S’exprimant sur le rapport rendu par une équipe de l’OMS après une visite en Chine sur l’origine du virus, le patron de l’agence de l’ONU a exprimé des doutes sur cette «évaluation», appelant à «de nouvelles missions avec des experts spécialisés».
Le patron de l’OMS, accusé d’être trop complaisant envers Pékin, a durci le ton le 30 mars en se disant prêt à envoyer des experts enquêter sur l’hypothèse qu’une fuite d’un laboratoire chinois soit à l’origine de la pandémie. La Chine a toujours nié cette possibilité.
Cette thèse, selon laquelle le virus du Covid-19 s’est échappé d’un laboratoire de Wuhan, la ville chinoise où les premiers cas ont été détectés fin 2019, a été défendue avec force par l’administration américaine sous la présidence de Donald Trump, se basant sur les informations de ses services de renseignement. Des experts internationaux dépêchés en Chine par l’Organisation mondiale de la Santé en janvier pour mener l’enquête sur l’origine de la pandémie plus d’un an après son début, l’ont pratiquement exclue, jugeant «extrêmement improbable» que le virus provienne d’un laboratoire.
Sortant de son silence sur le sujet, Tedros Adhanom Ghebreyesus, a créé la surprise le 30 mars en affirmant que cette hypothèse demande des enquêtes supplémentaires, «probablement avec de nouvelles missions avec des experts spécialisés que je suis prêt à déployer». Même si l’équipe a visité plusieurs laboratoires à Wuhan et envisagé l’hypothèse d’un incident de laboratoire, «je ne pense toutefois pas que cette évaluation ait été suffisamment approfondie», a-t-il dit.
Les Américains ont à plusieurs reprise souligné que cette équipe ne comportait pas de spécialiste capable d’évaluer la sécurité des laboratoires. Le docteur Ghebreyesus a également indiqué que les experts internationaux lui «avaient fait part de leurs difficultés à accéder aux données brutes» pendant leur séjour en Chine. Une rare critique publique de la façon dont Pékin a géré cette enquête conjointe. «J’espère que de nouvelles études collaboratives seront basées sur un partage de données plus large et plus rapide», a-t-il ajouté.
The team visited several labs in Wuhan, #China and considered whether the #COVID19 virus entered the human population via a lab incident. I do not believe that this assessment was extensive enough. Further data and studies are needed to reach more robust conclusions.

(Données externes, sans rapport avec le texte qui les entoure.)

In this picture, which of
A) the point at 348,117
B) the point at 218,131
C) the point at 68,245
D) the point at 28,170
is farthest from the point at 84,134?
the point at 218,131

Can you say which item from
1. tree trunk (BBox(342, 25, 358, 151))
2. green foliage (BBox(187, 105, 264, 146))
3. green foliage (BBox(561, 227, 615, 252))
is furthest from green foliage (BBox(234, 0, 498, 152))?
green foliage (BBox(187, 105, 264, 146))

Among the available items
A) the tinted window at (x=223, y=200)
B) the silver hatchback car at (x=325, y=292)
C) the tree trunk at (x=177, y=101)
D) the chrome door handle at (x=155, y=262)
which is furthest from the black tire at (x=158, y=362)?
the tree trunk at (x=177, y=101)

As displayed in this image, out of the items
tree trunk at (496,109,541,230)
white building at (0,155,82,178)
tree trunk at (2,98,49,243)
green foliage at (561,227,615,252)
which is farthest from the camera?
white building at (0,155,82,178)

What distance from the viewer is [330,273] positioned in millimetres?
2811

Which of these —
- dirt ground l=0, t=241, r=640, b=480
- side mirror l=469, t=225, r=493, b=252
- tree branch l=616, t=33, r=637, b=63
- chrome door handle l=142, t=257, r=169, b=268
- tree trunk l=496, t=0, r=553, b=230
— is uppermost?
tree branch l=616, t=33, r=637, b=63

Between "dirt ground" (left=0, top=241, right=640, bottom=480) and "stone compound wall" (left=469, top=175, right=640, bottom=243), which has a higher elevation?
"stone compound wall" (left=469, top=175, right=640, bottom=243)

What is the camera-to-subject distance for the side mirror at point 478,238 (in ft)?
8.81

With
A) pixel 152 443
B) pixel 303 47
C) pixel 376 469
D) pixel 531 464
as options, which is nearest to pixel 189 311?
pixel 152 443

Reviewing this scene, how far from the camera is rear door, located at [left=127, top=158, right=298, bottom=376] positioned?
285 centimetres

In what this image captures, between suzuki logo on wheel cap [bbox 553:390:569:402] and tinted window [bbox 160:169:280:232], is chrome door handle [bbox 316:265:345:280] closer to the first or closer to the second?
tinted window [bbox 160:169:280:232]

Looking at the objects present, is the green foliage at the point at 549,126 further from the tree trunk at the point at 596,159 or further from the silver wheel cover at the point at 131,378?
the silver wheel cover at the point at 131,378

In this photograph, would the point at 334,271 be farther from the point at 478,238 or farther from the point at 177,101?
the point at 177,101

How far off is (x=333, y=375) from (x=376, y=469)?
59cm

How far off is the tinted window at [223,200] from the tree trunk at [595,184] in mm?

— Tedros Adhanom Ghebreyesus (@DrTedros) March 30, 2021
Le chef de la délégation de scientifiques internationaux, Peter Ben Embarek, a minimisé la chose en conférence de presse le 30 mars, affirmant qu’en Chine comme ailleurs certaines données ne pouvaient être partagées pour des raisons de respect de la vie privée, et qu’il s’efforçait de trouver des solutions pour avoir accès aux données «dans la phase 2 de l’étude». Il a par ailleurs reconnu qu’aucune enquête exhaustive n’avait été faite sur les laboratoires chinois, mais a fait valoir que les experts n’avaient reçu aucun «argument solide ou éléments de preuve» venant étayer l’hypothèse d’une fuite de laboratoire, qu’elle soit volontaire ou accidentelle. Dès les premiers cas fin décembre 2019, le personnel des laboratoires de Wuhan a fait des recherches sur l’origine du virus, sans toutefois trouver de trace dans leurs dossiers ou échantillons, a-t-il raconté.